Supplied passage -
Economic and geopolitical balancing with the West. At this point, it must be particularly emphasized that the West's approach to Serbia is also unambiguous. Some authors accuse the West of being "tolerant" towards Serbia and believe that this approach has greatly contributed to Vucic establishing an authoritarian system (Euractiv, 2021). It is also noted that the passivity of the international community, exemplified by Brussels and Washington, has created fertile conditions for Serbia to expand its cooperation with China. The fact that the West does not place concrete demands before Serbia, especially in the context of European Union membership, leads the Vucic government to expand relations with China, and to move towards democratic erosion and autocratic hardening through economic development (CEPA, 2025).
Despite the deepening economic ties with China, the Vucic government's cooperation with the European Union on the economic plane is also at a high level. During the January-December months of 2025, the share of European Union countries in Serbia's total trade turnover was 58.3%. Note that this indicator was 58.8% in 2024 and 59.7% in 2023 (Statistical Office of Republic of Serbia, 2023, 2024, 2025). Statistical data shows that although the mutual trade volume between Serbia and the European Union is gradually decreasing, it is still quite high. The preservation of this cooperation at a certain level is perceived as the Vucic government's "balancing" policy between the West and the non-West.

Problems to solve -
• 1. In the passage on Serbia's economic balancing with the West, what share of Serbia's total trade turnover did European Union countries account for during January–December 2025?
• 2. Extend the passage on Serbia's economic balancing with the West, picking up after its final sentence.

Dataset extract -
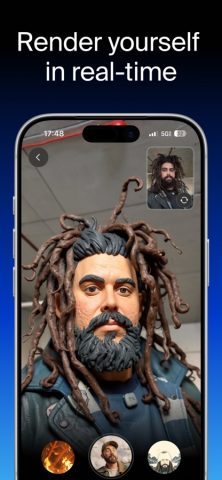 Krea: AI Images and Videos для iOS — скриншот 1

Your responses -
• 1. 58.3%

• 2.
While these high indicators are evaluated as an important means of the European Union's influence over Serbia, some analysts consider such an economic pressure approach dangerous. In their view, especially in a region dominated by an uncertain geopolitical situation, such economic pressures against the Vucic government could create a "snowball effect" and trigger new conflicts. The way out, it is noted, is for the West to incline toward greater involvement in the region through diplomacy and direct dialogue platforms (Atlas Institute for International Affairs, 2026).
Ongoing protests and internal consolidation attempt. Systematic protest actions have been organized in Serbia since November 2024. The factor that triggered the protests is the death of 16 people as a result of the collapse of the roof of the Novi Sad railway station, built with China's financial support. Although this tragedy is at the center of the protests, the main issue is related to the Vucic government's authoritarianization attempts, opacity, and corrupt activities. The Vucic government, which does not agree with the protesters' demands and has toughened its intervention in the rallies, also actively uses periodic shows of force in its attempts to manipulate public opinion. Issues such as rallies in support of the government and the organization of a military parade displaying newly purchased weapons are understood as a show of force by the Vucic government. Also, such means are attempts by the Vucic government to overshadow the protests within the country and consolidate the domestic audience (Khar Center, 2025).
We are of the opinion that this is one of the main reasons for Vucic resorting to war rhetoric, intensifying regional escalation, and highlighting the external risk factor in recent years. From this perspective, it is noted that Vucic uses such statements mainly to calm active protests inside Serbia and as a "policy of distraction" through the narrative of external aggression. (Robert Lansing Institute, 2025)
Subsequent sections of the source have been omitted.